In this thesis, we study the ground-state phases of an extended Bose-Hubbard ladder using the density-matrix renormalization group (DMRG) algorithm. Each chain in the ladder is characterized by an onsite interaction U, nearest-neighbor interaction V, and intrachain hopping J comprising an extended Bose-Hubbard model (EBHM). Though the ground-state phases of a single chain EBHM are well understood, the ladder remains completely unexplored. We assume that the chains in the ladder are coupled through the hopping of atoms in the rungs, and we explore how it affects the current phase diagram of a single chain. We use charged-energy gap, density-wave order, and non-local string order to identify the ground state phases. Further, we use finite-size scaling to estimate the phase boundaries of the thermodynamic limit. Restricting the analysis to a unit filling factor, we find that a supersolid state emerges in the phase diagram due to the inter-chain hopping. In particular, the supersolid (SS) state is sandwiched between the superfluid (SF) and the density wave (DW). Interestingly, the emergence of SS is accompanied by a reentrant behavior at which the system undergoes SS-DW-SS transition as a function of the contact interaction strength (U).

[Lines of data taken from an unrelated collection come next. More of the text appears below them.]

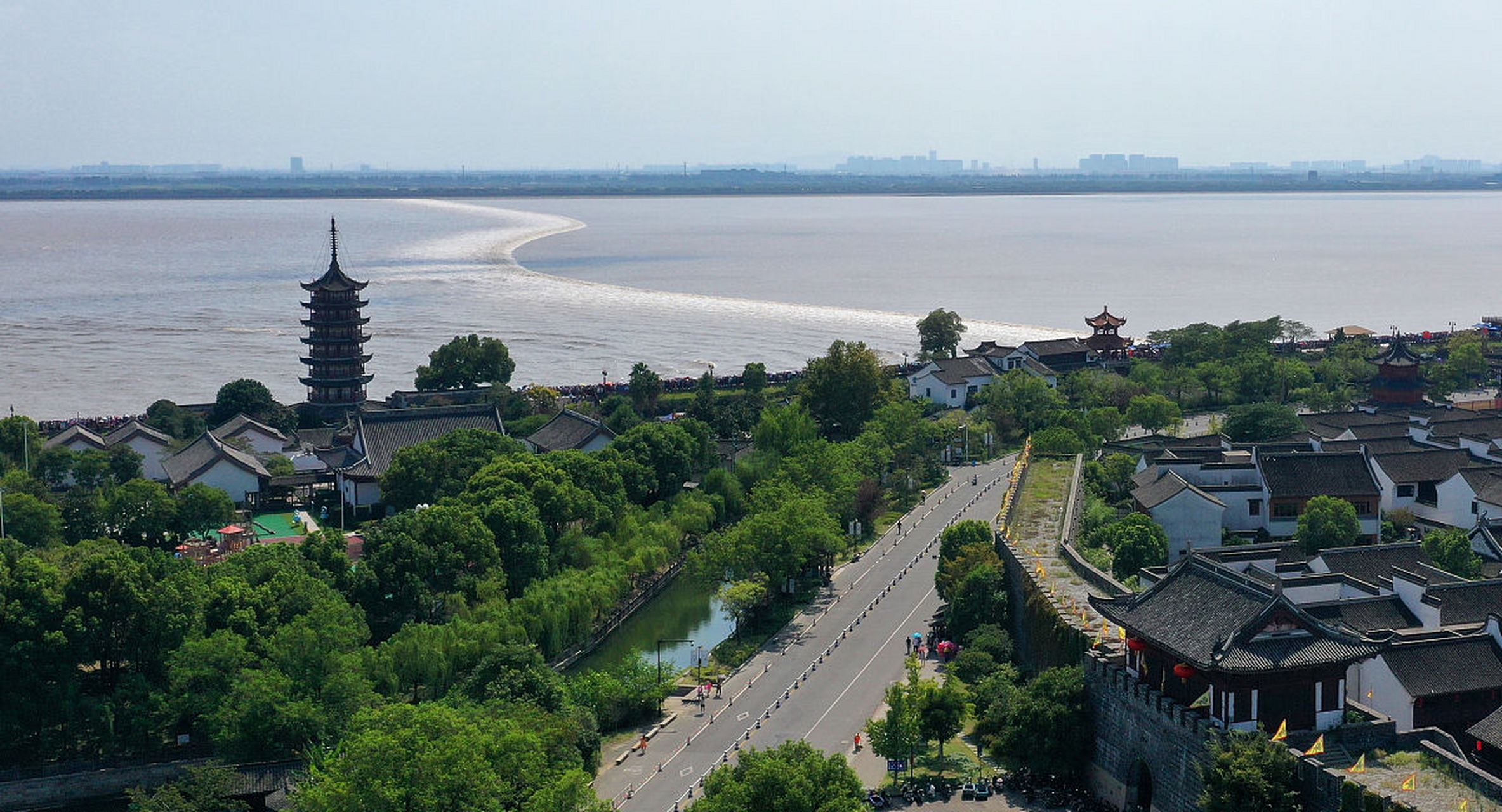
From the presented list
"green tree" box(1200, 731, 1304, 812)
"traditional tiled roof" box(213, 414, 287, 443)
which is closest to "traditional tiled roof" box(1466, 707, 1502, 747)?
"green tree" box(1200, 731, 1304, 812)

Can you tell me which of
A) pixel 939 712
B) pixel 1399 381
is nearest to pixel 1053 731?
pixel 939 712

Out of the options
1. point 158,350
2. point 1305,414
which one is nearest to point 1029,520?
point 1305,414

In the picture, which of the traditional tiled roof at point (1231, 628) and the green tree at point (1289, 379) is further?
the green tree at point (1289, 379)

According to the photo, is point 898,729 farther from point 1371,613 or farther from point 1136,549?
point 1136,549

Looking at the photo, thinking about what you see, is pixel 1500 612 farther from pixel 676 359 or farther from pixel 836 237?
pixel 836 237

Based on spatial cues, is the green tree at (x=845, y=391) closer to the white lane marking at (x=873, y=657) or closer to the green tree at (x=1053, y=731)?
the white lane marking at (x=873, y=657)

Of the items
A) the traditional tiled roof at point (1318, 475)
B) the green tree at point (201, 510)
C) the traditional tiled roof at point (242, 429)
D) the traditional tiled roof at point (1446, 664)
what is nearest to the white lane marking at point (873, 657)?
the traditional tiled roof at point (1318, 475)

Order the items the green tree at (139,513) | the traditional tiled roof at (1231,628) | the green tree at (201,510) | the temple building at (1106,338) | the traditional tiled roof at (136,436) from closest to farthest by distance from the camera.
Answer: the traditional tiled roof at (1231,628) < the green tree at (139,513) < the green tree at (201,510) < the traditional tiled roof at (136,436) < the temple building at (1106,338)
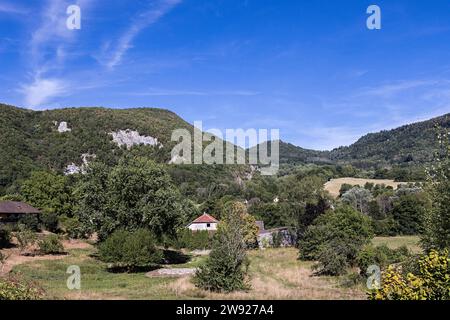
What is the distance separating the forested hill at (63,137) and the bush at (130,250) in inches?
2528

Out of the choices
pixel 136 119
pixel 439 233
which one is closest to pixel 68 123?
pixel 136 119

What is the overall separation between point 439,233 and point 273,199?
359ft

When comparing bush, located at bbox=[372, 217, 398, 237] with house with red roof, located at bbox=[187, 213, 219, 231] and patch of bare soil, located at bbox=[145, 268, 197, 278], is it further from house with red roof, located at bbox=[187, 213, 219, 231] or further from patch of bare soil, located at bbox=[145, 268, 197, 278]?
patch of bare soil, located at bbox=[145, 268, 197, 278]

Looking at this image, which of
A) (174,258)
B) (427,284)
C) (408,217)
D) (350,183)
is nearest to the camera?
A: (427,284)

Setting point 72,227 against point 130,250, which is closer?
point 130,250

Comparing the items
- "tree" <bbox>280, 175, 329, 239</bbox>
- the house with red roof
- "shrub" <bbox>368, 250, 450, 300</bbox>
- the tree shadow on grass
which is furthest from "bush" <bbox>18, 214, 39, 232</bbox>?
"shrub" <bbox>368, 250, 450, 300</bbox>

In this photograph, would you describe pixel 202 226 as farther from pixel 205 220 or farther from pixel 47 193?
pixel 47 193

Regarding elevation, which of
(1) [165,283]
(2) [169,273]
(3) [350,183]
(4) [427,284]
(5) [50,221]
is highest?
(3) [350,183]

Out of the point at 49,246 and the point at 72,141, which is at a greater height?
the point at 72,141

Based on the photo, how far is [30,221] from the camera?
57.4 metres

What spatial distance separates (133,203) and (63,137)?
356 feet

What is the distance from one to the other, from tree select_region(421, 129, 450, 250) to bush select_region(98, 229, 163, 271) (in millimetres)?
24985

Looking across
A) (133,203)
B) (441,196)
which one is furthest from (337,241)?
(441,196)

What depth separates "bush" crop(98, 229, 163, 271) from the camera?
3667cm
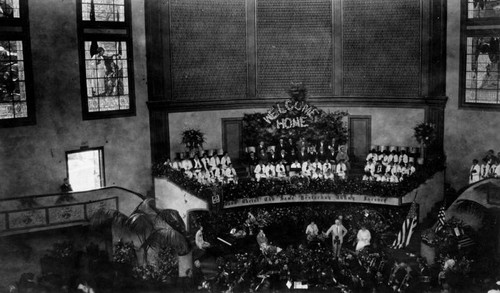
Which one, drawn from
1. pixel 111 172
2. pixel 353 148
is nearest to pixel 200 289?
pixel 111 172

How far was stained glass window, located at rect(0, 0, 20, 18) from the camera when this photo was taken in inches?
974

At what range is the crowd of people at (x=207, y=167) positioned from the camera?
94.7ft

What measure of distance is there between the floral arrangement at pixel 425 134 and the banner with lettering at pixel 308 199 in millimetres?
4595

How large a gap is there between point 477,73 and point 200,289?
1797 centimetres

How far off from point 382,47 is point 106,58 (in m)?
14.5

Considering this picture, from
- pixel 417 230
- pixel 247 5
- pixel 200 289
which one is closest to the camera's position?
pixel 200 289

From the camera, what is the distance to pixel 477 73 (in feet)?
95.6

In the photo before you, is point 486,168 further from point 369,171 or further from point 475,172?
point 369,171

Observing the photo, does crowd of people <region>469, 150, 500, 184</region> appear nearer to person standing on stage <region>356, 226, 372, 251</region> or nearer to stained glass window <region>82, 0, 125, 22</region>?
person standing on stage <region>356, 226, 372, 251</region>

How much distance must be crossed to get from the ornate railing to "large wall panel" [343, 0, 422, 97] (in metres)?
15.9

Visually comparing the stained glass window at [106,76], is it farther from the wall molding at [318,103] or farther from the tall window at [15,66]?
the tall window at [15,66]

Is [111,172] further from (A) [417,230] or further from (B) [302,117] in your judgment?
(A) [417,230]

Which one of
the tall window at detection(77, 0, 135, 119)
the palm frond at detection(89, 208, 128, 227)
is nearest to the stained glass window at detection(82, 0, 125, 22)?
the tall window at detection(77, 0, 135, 119)

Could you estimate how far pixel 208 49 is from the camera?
104 feet
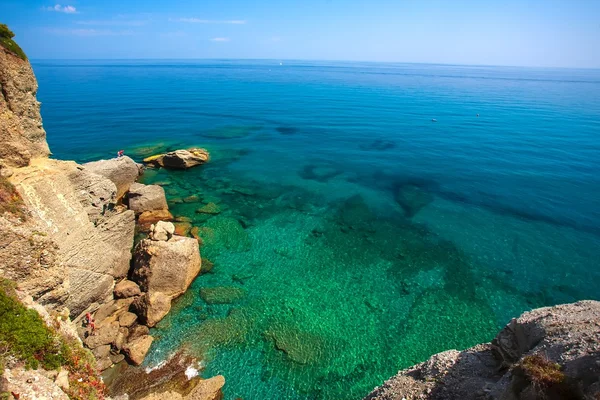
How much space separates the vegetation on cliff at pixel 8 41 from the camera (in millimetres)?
17656

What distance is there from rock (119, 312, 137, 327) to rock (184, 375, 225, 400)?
6271 mm

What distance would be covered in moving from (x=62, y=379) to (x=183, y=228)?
18656mm

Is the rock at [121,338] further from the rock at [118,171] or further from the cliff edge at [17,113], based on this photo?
the rock at [118,171]

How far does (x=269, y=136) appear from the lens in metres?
64.6

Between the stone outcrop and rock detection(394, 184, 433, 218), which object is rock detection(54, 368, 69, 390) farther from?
rock detection(394, 184, 433, 218)

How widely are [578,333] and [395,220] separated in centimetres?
2282

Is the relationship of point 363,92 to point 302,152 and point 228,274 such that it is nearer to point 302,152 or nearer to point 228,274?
point 302,152

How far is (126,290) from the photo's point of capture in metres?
20.7

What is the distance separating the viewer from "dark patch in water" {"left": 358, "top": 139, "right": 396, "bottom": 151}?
2286 inches

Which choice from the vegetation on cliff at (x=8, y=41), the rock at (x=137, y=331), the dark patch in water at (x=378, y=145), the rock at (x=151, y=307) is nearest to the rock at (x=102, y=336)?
the rock at (x=137, y=331)

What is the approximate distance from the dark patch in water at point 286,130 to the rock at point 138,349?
5389cm

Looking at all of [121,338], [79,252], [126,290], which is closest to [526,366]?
[121,338]

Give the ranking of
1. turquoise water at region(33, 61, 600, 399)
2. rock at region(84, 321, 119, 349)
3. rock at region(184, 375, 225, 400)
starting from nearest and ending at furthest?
rock at region(184, 375, 225, 400)
rock at region(84, 321, 119, 349)
turquoise water at region(33, 61, 600, 399)

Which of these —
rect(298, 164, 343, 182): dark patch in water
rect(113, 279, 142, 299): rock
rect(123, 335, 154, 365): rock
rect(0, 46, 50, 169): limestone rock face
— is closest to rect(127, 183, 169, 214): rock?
rect(113, 279, 142, 299): rock
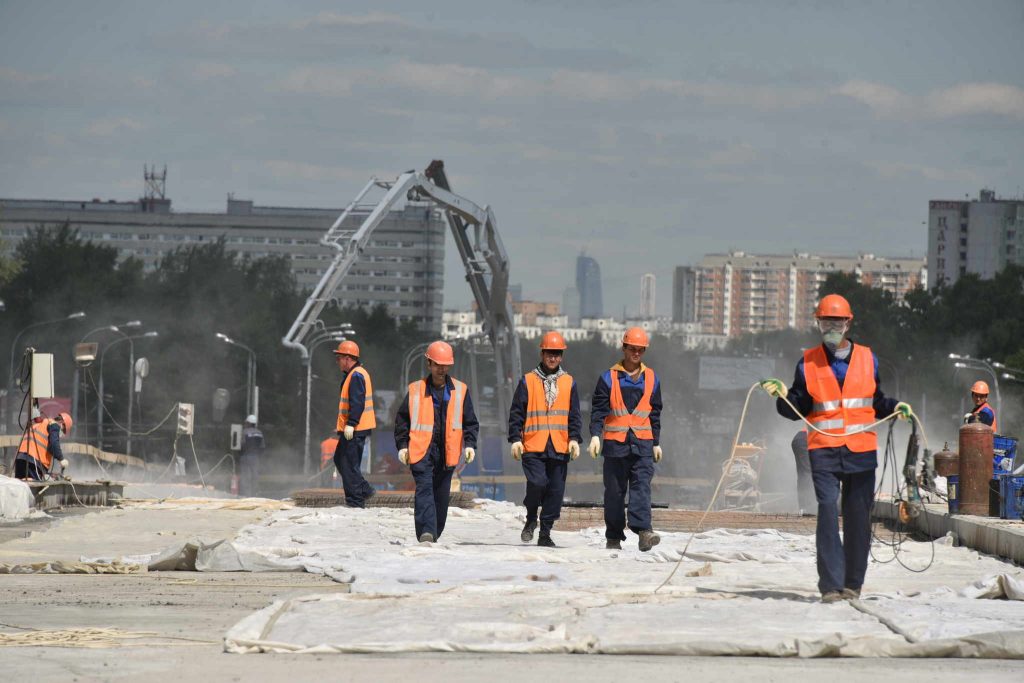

Other states such as Mott-insulator and Haldane insulator may arise depending on the onsite interaction strength or boundary conditions. We provide a comprehensive picture of the role of inter-chain tunneling on the ground state properties by calculating the superfluid correlation, rung correlation, rung-rung correlation, rung-leg correlation, and entanglement. Further, we show that removing a single rung in the ladder may have drastic effects on the phase diagram. We propose two realistic setups based on dipolar atoms/polar molecules and Rydberg-dressed atoms loaded in optical lattices for implementing the symmetric Bose-Hubbard ladder. Our studies open up various directions in the physics of the Bose-Hubbard ladder. For instance, one can investigate the effect of hopping in a multi-leg ladder or the quantum quench dynamics through the reentrant region, including the Kibble-Zurek mechanism.